**Reading text:**

----------

Bio | Email | Follow: @CarlaNWade

WFAA

Posted on March 3, 2013 at 11:57 PM

Updated Monday, Nov 25 at 4:22 PM

DALLAS — Nearly 10 years ago, the City of Dallas laid out a master plan designed to bring parks to downtown.

Today, we've got Main Street Garden, Belo Garden, and even a park over a freeway — Klyde Warren Park.

With so much already done, the city is looking at what's next, and there's a new proposed plan for redesigning downtown Dallas.

You won't find too many people opposed to the idea of more parks in downtown Dallas. "I think it's great," said Alicia Johnson. "Most cities don't have enough parks and enough greenery."

"It's overdue," Rhonda Ford added.

On wednesday, the City Council will look at a new proposal that will create four additional parks downtown, increasing what's now 52 acres of green space to more than 87 acres.

"I know there's going to be some questions as to how this gets paid for," said District 2 City Council member Pauline Medrano.

Estimates put the price tag at somewhere between $80 and $100 million. The proposed parks are:

  • Pacific Plaza
  • Carpenter Plaza along Central Expressway going into Deep Ellum
  • Harwood Park near the Farmers Market
  • West End Plaza

Currently, Dallas lags behind cities of similar size in the amount of green space in its downtown area.

"With these four proposed parks ... we'll surpass Chicago for the downtown area, and we'll be right near Atlanta," Medrano said.

Medrano said the success of downtown parks like the Belo Garden and Klyde Warren Park shows people want to enjoy downtown outside of their cars and buildings.

"With us having 10,000 people already as residents downtown and over 130,000 people working downtown, it's always really nice to come and get some fresh air," she said.

Medrano said each of the new parks will be unique to their locations and will be near interstate highways and DART stations.

Medrano said she thinks the Council is mostly in favor of the proposal, and will explore how some public and private partnerships may help pay for the added green space.

----------

**Supplied entries:**
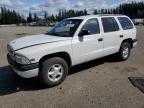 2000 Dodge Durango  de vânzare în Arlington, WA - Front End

----------

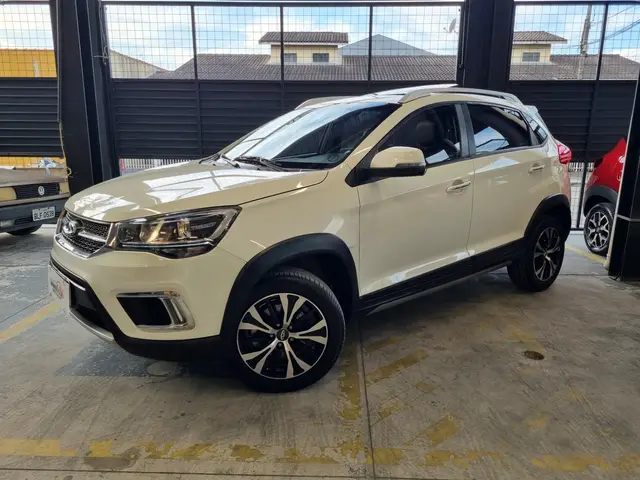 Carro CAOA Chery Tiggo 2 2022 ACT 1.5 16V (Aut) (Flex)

----------

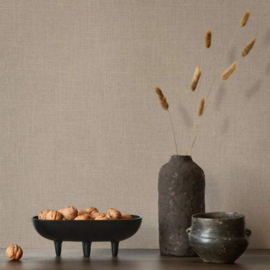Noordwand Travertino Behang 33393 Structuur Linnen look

----------

**Exercise brief:** According to the downtown Dallas parks article, what is the estimated price tag for the four proposed parks?

**Solution to this exercise:** Between $80 million and $100 million.